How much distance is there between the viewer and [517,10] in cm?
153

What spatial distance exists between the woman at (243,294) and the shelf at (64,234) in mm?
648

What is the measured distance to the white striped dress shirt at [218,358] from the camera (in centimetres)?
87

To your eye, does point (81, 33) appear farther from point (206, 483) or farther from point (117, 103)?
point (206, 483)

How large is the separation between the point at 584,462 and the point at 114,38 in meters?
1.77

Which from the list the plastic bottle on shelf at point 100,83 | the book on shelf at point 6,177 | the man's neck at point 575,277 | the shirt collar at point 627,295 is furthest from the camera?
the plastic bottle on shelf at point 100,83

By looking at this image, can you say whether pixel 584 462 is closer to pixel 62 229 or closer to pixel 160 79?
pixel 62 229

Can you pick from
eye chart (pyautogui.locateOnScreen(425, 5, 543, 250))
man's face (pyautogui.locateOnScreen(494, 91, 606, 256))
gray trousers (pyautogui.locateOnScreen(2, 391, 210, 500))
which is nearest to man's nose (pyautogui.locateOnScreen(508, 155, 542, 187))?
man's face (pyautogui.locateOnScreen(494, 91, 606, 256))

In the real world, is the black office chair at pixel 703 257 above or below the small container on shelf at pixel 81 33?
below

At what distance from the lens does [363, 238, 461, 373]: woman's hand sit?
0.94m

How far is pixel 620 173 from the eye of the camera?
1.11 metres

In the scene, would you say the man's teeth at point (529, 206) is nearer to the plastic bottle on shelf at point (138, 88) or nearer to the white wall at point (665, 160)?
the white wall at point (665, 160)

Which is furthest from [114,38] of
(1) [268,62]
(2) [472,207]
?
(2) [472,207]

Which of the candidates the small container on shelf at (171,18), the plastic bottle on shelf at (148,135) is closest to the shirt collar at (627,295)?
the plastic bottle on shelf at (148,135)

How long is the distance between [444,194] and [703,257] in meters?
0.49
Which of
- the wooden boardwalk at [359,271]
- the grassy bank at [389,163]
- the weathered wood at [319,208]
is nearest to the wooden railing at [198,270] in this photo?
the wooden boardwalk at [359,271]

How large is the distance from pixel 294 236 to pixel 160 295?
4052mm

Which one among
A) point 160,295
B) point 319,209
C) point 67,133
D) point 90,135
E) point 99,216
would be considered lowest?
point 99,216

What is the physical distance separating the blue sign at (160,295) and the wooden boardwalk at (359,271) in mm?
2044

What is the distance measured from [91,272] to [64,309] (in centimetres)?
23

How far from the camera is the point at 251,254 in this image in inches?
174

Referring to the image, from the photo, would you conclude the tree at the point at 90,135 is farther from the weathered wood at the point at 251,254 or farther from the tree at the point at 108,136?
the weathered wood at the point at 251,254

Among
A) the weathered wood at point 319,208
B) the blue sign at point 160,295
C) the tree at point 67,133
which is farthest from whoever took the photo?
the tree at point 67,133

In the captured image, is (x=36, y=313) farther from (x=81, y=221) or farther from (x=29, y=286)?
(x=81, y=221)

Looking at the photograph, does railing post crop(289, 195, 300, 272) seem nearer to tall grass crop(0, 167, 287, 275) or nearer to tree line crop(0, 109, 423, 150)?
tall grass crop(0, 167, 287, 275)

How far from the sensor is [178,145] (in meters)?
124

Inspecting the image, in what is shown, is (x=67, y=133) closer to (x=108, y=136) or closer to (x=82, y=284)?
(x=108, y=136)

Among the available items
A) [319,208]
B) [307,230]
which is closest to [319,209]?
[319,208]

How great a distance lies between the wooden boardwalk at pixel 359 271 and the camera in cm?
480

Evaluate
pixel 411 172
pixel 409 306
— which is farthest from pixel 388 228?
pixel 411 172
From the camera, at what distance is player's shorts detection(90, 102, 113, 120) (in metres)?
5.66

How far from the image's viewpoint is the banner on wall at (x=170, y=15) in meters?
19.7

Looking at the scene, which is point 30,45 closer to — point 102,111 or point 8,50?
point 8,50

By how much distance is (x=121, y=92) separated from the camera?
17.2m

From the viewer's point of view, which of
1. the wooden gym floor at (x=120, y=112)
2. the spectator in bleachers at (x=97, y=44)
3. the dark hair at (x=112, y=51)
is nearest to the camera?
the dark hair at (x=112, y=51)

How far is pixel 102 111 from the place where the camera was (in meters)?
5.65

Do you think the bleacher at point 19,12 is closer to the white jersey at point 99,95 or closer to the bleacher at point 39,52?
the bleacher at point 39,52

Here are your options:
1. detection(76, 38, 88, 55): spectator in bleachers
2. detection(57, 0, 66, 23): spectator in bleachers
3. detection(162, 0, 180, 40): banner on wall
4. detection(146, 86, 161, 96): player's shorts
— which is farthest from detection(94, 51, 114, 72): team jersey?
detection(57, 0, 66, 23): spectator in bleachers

━━━━━━━━━━

[PROBLEM]:
Pick out and copy each line above that contains the word "between". Case counts.

[SOLUTION TO THIS TASK]:
How much distance is there between the viewer and [517,10] in cm?
What spatial distance exists between the woman at (243,294) and the shelf at (64,234) in mm?
How large is the separation between the point at 584,462 and the point at 114,38 in meters?
How long is the distance between [444,194] and [703,257] in meters?
How great a distance lies between the wooden boardwalk at pixel 359 271 and the camera in cm?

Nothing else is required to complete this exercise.